══ Raw data ══

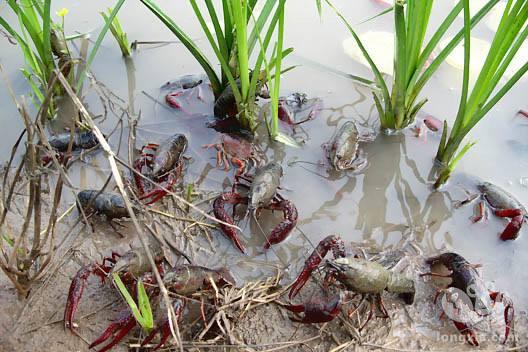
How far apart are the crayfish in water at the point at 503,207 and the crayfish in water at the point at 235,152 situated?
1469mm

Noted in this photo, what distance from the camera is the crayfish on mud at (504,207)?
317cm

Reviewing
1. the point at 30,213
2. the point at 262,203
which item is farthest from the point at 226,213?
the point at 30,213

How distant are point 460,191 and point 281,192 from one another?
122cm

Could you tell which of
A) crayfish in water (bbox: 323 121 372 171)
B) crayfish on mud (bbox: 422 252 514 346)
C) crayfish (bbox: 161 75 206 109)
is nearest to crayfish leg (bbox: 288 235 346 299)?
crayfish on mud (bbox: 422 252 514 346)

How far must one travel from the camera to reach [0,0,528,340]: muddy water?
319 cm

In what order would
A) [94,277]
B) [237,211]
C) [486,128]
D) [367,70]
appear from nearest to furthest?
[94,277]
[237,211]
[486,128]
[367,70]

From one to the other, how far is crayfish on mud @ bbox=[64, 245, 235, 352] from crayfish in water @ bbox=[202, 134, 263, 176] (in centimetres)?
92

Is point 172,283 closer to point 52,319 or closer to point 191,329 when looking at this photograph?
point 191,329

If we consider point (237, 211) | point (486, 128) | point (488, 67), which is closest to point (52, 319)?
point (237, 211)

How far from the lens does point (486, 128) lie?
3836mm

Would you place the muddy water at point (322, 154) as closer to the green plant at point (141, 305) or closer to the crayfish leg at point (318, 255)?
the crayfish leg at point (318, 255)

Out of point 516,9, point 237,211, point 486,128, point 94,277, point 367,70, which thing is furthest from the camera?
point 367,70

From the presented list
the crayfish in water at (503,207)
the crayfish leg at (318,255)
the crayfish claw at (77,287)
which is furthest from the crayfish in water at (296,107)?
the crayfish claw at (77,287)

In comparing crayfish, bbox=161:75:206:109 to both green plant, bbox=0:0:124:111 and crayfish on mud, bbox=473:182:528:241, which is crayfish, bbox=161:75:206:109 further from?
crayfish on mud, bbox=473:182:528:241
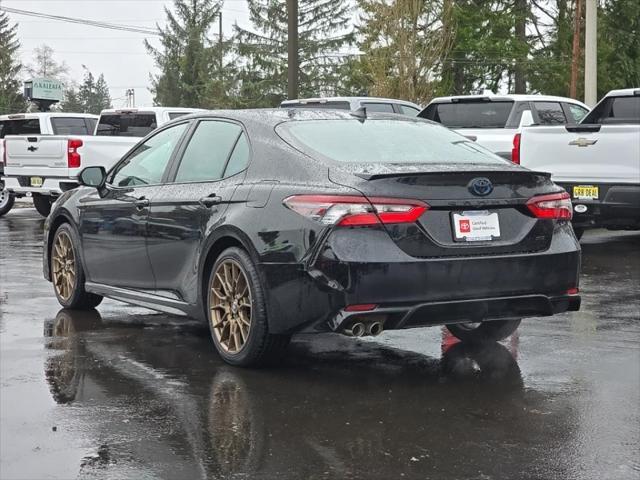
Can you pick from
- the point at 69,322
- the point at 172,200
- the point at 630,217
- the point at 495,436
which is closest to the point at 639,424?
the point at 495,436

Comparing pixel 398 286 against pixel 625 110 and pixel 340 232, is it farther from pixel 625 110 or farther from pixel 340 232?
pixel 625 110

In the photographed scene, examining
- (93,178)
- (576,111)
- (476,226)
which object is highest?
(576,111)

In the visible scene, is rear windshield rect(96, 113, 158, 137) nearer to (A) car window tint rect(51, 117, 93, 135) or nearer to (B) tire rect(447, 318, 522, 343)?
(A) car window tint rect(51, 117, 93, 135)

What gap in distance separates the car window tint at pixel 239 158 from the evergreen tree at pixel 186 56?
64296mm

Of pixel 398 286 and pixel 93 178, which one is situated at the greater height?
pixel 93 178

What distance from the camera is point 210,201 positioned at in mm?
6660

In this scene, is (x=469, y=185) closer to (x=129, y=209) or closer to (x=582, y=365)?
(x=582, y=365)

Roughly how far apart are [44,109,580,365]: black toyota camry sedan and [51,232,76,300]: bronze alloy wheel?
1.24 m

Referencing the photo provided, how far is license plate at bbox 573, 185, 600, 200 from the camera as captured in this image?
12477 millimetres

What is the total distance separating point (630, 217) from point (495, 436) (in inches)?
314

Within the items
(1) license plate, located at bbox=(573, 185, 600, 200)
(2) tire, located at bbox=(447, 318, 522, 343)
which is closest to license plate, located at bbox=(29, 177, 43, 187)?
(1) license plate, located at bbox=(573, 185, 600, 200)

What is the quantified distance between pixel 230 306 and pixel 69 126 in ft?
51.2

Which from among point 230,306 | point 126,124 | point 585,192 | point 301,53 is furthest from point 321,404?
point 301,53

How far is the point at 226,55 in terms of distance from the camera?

═══

== Description of the task ==
Rewrite everything from the line containing "What is the quantified" down to the end of the records, requests included, and increase every number in the answers (the distances and point coordinates) by 94.

== Solved problem ==
What is the quantified distance between pixel 230 306 and pixel 69 126 in ft?
145.2

Which from among point 230,306 | point 126,124 | point 585,192 | point 301,53 is furthest from point 321,404?
point 395,147

How far is the point at 226,55 in terms of distance from the camera?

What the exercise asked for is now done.